I believe that the Committee on Style and Arrangement made the decision to place the contents of Article I section 9 into Article I. I don’t think that there is any reason to believe that the choice to place it there rather than somewhere else was intended to change the meaning of the text.
It does not in fact say that. You are basing it on the fact that this is under the section "powers denied congress." Trouble is, the phrase "powers denied congress" is not in the constitution.
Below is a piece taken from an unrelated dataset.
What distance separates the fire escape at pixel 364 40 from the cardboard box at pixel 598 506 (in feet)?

It say the writ shall not be suspended unless.
The fact that nothing in the constitution authorizes him to do that in the first place.
If Trump does that, and the courts don't immediately stop him, I want all the loser MAGAs to admit we are in a fascist country.
Ending Habeas is absolutely worth making the 2nd US civil war a hot war.
Why would anyone care? The vast majority of Americans do not even know what Habeas Corpus is, and have no interest in the subject.
They will care when they realize the government can kidnap anyone off the street for any reason and there is nothing they can do about it.
That will put upward pressure on everyone's wages.
Molly and Ed, sitting in a tree....
... missing
I wouldn't hesitate to call the Trump Administration itself a regime of rebellion and invasion. Christian Nationalism is an uprising of people who wish to replace essential components of our liberal, secular society with intolerant and theocratic elements. As I age, I've come to think that one should believe him the first time when someone tells you who he is, what he wants to do, and the lengths to which he'd go to do it. Stephen Miller told us all we need to know about him during the first Trump administration. We would be very foolish if we were to think of his statement as just spitballing or trolling for libs.